1.3 Structuring and Manipulating Archaeological Data
Objective: Build and manipulate basic datasets in Python using appropriate data structures
In this chapter, you’ll learn how to create, organize, and clean archaeological datasets using the core Python structures you’ve already explored — tuples, lists, and dictionaries. You’ll also be introduced to reading data from CSV and JSON files and preparing it for reuse or visualization.
We’ll stay at Tell Logika, our fictional excavation site, where this week’s task is to digitize and filter artifact data related to tool adoption. You’ll act as the data analyst preparing site-level data on the percentage of stone, wood, and metal tools found at various trenches.
1.3.1 What Does “Structuring Data” Mean?
- Transforming raw information into usable formats
- Organizing data into rows, columns, keys, and values
- Creating predictable, searchable, and analysable structures
Unstructured data — like unlabelled field notes or inconsistent spreadsheets — is hard to work with. Structuring it gives shape to the information, allowing you to sort, filter, and analyze it computationally.
1.3.2 Mock Dataset: Lists of Tuples
Let’s say you’ve recorded tool adoption estimates at six trenches at Tell Logika:
tool_adoption = [
("TL01", 75),
("TL02", 40),
("TL03", 85),
("TL04", 20),
("TL05", 95),
("TL06", 35)
]Each number represents the estimated percentage of metal tools versus other materials (stone or wood). This format mirrors how rows of a spreadsheet might be structured.
1.3.3 Dictionaries for Fast Lookups
tool_dict = {
"TL01": 75,
"TL02": 40,
"TL03": 85
}Dictionaries are great when you need to look up data quickly — like checking the tool adoption for trench TL03.
1.3.4 Reading Data from a CSV File
import csv
with open("tool_adoption.csv") as f:
reader = csv.reader(f)
for row in reader:
print(row)
This script reads a basic CSV file. Each row might look like ["TL01", "75"]. You could then convert each row into a tuple or dictionary.
1.3.5 Reading JSON into Python
JSON (JavaScript Object Notation) is a flexible format used to store structured data, especially when it contains nesting or multiple layers (e.g., categories within sites).

(TASKS TO PERFORM)
1. Translate this sentence from the archaeological data chapter into Spanish: "This format mirrors how rows of a spreadsheet might be structured."
2. Reproduce the archaeological data chapter from "1.3 Structuring and" to "at various trenches.", swapping "trenches" for "excavation units".

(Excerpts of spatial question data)
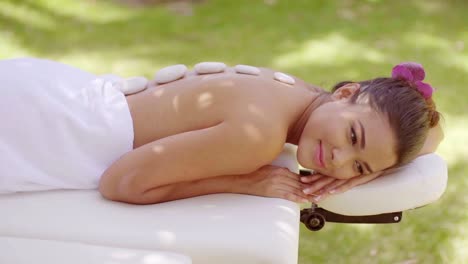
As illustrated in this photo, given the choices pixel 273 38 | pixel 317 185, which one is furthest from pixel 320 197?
pixel 273 38

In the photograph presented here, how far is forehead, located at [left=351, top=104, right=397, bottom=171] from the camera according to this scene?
2.36m

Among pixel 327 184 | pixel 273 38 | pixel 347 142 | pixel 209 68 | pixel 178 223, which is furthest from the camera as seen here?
pixel 273 38

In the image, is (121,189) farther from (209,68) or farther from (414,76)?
(414,76)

(SOLUTIONS BY TASK)
1. Este formato refleja cómo podrían estar estructuradas las filas de una hoja de cálculo.

2.
1.3 Structuring and Manipulating Archaeological Data
Objective: Build and manipulate basic datasets in Python using appropriate data structures
In this chapter, you’ll learn how to create, organize, and clean archaeological datasets using the core Python structures you’ve already explored — tuples, lists, and dictionaries. You’ll also be introduced to reading data from CSV and JSON files and preparing it for reuse or visualization.
We’ll stay at Tell Logika, our fictional excavation site, where this week’s task is to digitize and filter artifact data related to tool adoption. You’ll act as the data analyst preparing site-level data on the percentage of stone, wood, and metal tools found at various excavation units.